Individual performance readings of this test seem to shine a light on the imperfections of the testing strategy but I think as a whole it tells a very convincing story.

It seems that for just about any size integer array, the native code is either significantly faster or just about breaking even. We’ve gone over what might be slowing it down at the small end (extra array copy & JNI transition cost). But, why does performance also seem to drop at the large end? There are a couple of things we need to investigate first. For starters, why was is C faster at all?

To answer that, we’ll dive into some assembly!

// Simplified C Code
int sumC(int* body, int size){
  int sum = 0;
  for(int i = 0; i < size; i++) {
    sum += body[i];
  }
  return sum;
}

// ARM Assembly generated with Clang 17.0.1 (-O3)
.LBB0_5: // loop jump label

// ldp = load a pair of registers
// q2, q3 = into two quadword (128-bit) registers q2 & q3
// from the address in register x8 minus 16
ldp q2, q3, [x8, #-16]

// add 32 bytes (128-bit times two) to address register x8
add x8, x8, #32

// subtract 8 from loop array index stored in register x11
subs x11, x11, #8

// add register values in v2.4s and v0.4s and store in v0.4s
// where v2.4s is our loaded quad word register q2 interpreted
// as 4 signed 32-bit numbers. And v0.4s is a running sum.
add v0.4s, v2.4s, v0.4s

// [see comments above]
add v1.4s, v3.4s, v1.4s

// branch to beginning of loop if subs didn’t produce 0
b.ne 

// add rolling sum register v1.4s into rolling sum v0.4s
add v0.4s, v1.4s, v0.4s

// fold by adding rolling sum quadword into single 32-bit register s0
addv s0, v0.4s

… // individually add remaining values, if array was not divisible by 8

You can check it out yourself in Compiler Explorer (Godbolt) too!

In summary, the assembly code above is performing vector additions of 8 values per loop iteration as opposed to just the one addition that was originally written. This is the reason performance skyrockets so quickly for compiled C in this summation test.

So, if C is capable of performing 8 additions per loop iteration, how does Kotlin ever catch up?

SIMD Waiting on the D

The iterative performance tests tend to set the cache in a favorable state for that which is being tested. For example, if a test calculates the sum of one thousand numbers for the first time, the data backing the array might not be cached or it might be in a slower cache or it could be in a mix of the two. But if that data is immediately used after to calculate the sum again, those numbers will almost surely be primed and ready in the fastest cache available to the CPU core running the test. But that isn’t true for any quantity of data.

Once the amount of integers, or the size of the backing data, reaches a certain threshold it can no longer fit in the fastest cache available to the core. As the amount gets larger, eventually the data doesn’t fit in even the slowest cache and can only be fetched from main memory (RAM). As far as I know, this is valid for any system aside from maybe an embedded system in an automatic cat feeder. (However, there is a uniqueness to how Android handles memory too large for even the system’s RAM. You can read more about zRAM, memory-mapped, and memory strategies used in the Android developers documentation here.)

Task list:
**A)** According to the page excerpt, how many values does the generated assembly add in each loop iteration?
**B)** Extract every row that contains the string "image", treating uppercase and lowercase as distinct.
The page excerpt and the rows come from separate, unrelated sources.

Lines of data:
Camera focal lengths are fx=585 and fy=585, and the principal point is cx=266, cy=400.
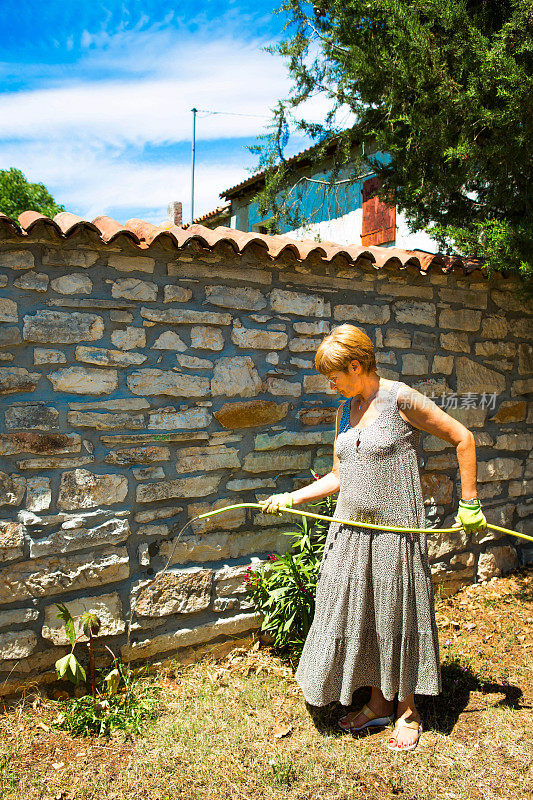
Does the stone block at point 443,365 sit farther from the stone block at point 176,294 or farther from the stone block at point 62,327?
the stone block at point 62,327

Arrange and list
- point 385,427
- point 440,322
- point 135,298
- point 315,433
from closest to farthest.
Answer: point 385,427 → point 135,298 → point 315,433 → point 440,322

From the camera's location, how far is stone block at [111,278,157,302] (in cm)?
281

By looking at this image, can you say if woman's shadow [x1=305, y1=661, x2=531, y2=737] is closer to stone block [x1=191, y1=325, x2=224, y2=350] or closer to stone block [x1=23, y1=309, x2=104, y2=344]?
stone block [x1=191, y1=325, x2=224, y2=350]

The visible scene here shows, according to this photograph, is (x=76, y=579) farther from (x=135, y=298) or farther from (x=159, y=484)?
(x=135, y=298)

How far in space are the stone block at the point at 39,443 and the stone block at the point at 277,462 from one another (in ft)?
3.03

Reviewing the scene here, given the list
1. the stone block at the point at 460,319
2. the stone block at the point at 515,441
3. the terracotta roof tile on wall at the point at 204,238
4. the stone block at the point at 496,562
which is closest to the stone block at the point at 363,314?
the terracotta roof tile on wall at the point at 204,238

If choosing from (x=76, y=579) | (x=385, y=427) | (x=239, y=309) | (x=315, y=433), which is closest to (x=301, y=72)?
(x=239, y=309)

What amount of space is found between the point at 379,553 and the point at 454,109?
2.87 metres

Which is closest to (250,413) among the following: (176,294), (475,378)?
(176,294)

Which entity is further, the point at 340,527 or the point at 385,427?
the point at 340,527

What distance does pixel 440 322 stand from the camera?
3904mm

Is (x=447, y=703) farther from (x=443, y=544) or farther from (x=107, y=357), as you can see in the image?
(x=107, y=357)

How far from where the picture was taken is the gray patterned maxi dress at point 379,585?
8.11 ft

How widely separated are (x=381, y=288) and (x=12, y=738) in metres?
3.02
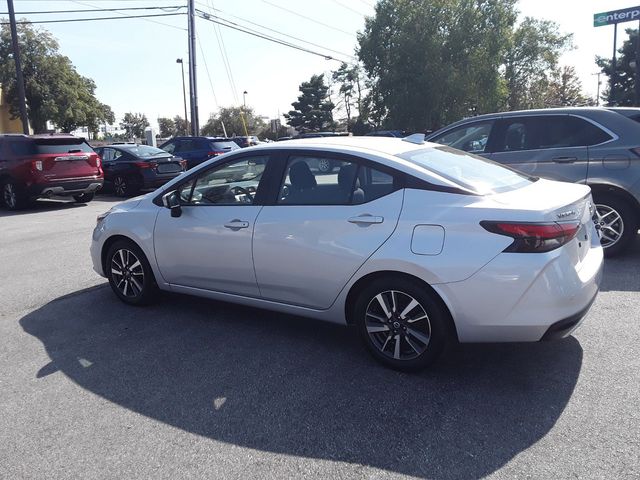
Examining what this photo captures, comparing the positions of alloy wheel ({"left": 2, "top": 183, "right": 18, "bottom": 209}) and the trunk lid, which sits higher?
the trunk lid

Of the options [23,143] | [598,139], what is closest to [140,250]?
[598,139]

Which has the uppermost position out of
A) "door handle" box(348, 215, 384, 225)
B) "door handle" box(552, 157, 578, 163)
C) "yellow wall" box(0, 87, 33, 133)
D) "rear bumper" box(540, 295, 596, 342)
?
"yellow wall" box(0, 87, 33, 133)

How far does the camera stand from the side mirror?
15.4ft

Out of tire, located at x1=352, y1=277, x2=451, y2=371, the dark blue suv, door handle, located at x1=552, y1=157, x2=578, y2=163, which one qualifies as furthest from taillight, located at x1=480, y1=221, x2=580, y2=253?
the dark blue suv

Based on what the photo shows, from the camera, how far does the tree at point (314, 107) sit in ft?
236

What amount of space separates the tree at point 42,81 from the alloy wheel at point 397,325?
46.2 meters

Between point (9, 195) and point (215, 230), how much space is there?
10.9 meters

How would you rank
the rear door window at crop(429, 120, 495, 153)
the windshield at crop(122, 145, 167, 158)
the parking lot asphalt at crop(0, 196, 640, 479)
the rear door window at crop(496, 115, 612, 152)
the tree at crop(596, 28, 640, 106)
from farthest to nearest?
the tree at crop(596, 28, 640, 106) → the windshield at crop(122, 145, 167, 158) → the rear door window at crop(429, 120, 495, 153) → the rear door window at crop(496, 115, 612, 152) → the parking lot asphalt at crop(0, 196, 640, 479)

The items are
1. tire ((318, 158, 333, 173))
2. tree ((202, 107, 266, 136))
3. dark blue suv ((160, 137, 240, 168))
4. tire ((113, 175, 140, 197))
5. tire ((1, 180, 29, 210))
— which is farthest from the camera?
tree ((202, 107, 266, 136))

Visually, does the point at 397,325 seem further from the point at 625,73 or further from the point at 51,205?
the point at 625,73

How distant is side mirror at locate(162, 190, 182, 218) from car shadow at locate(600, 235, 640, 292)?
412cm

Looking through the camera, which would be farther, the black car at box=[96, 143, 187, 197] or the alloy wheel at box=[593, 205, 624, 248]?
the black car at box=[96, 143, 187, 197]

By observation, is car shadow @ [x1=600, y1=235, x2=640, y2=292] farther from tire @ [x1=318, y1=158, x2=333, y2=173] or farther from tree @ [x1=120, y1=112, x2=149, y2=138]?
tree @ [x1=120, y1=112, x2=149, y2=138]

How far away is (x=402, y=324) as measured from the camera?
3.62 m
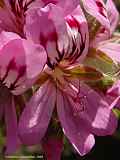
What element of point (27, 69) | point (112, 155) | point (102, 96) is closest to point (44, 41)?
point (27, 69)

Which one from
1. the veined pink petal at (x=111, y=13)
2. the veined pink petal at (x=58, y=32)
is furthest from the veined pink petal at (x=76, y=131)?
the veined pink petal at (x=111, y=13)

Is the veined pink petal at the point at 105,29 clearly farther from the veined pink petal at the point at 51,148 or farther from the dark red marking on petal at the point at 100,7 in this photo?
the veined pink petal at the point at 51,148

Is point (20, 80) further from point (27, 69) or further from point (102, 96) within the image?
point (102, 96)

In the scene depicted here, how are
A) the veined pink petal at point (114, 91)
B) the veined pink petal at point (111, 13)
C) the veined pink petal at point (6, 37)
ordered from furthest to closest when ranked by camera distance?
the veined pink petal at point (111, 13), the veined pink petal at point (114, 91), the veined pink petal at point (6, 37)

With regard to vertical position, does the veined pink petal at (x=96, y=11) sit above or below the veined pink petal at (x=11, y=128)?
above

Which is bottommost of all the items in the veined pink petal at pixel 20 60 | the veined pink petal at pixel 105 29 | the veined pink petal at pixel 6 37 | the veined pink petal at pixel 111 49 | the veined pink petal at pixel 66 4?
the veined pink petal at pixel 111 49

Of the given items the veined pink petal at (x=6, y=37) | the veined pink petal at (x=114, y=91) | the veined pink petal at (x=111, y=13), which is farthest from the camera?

Responses per task:
**A)** Eight values per loop iteration.

**B)**
By looking at this image, can you say if woman's shadow [x1=305, y1=661, x2=531, y2=737] is closer to stone block [x1=191, y1=325, x2=224, y2=350] or closer to stone block [x1=23, y1=309, x2=104, y2=344]?
Is (x=447, y=703) farther from (x=443, y=544) or farther from (x=107, y=357), as you can see in the image?
Is point (20, 80) further from point (27, 69) or further from point (102, 96) within the image?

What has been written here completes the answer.